Directive: Set down, word for word, the data starting with the line that contains "Analyzing this scene, which of" and going on through the line that contains "is uppermost when", both of those lines included.

Dataset extract:
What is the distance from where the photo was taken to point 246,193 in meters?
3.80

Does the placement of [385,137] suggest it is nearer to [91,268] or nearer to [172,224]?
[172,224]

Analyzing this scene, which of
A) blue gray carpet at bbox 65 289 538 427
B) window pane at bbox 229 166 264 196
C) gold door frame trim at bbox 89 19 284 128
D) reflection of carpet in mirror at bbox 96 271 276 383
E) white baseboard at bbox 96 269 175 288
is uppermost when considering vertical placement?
* * *
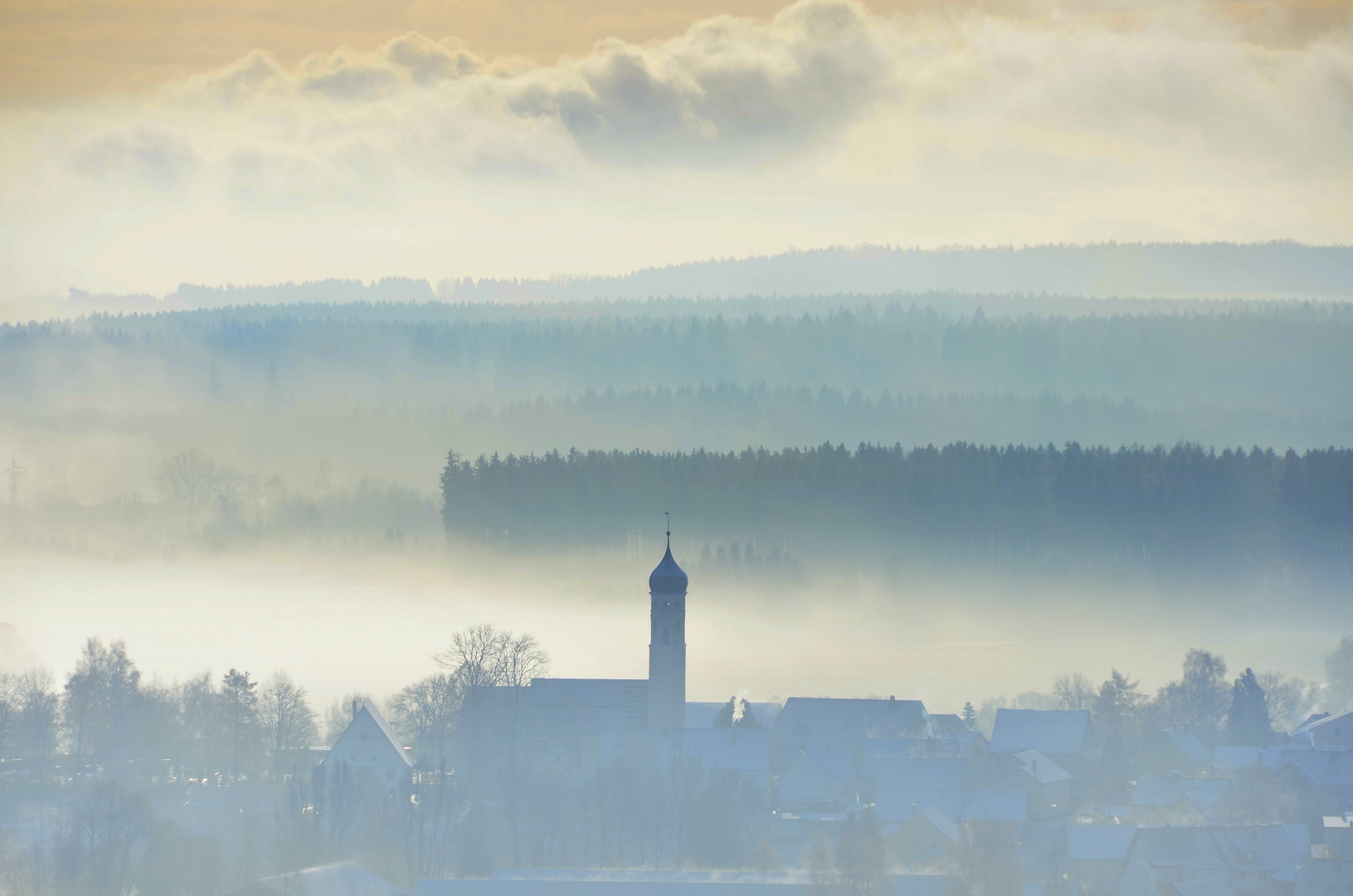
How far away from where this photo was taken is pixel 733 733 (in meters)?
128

Exercise result:
Analyzing this scene, which of
A) blue gray carpet at bbox 65 289 538 427
B) window pane at bbox 229 166 264 196
C) gold door frame trim at bbox 89 19 284 128
D) reflection of carpet in mirror at bbox 96 271 276 383
E) white baseboard at bbox 96 269 175 288
is uppermost when considering vertical placement?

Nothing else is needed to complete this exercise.